Write out all of the data without omission, exactly as shown.
===== Raw data
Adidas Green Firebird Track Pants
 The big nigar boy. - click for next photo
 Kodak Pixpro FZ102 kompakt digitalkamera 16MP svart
==========
» Written solution:
Adidas Green Firebird Track Pants
 The big nigar boy. - click for next photo
 Kodak Pixpro FZ102 kompakt digitalkamera 16MP svart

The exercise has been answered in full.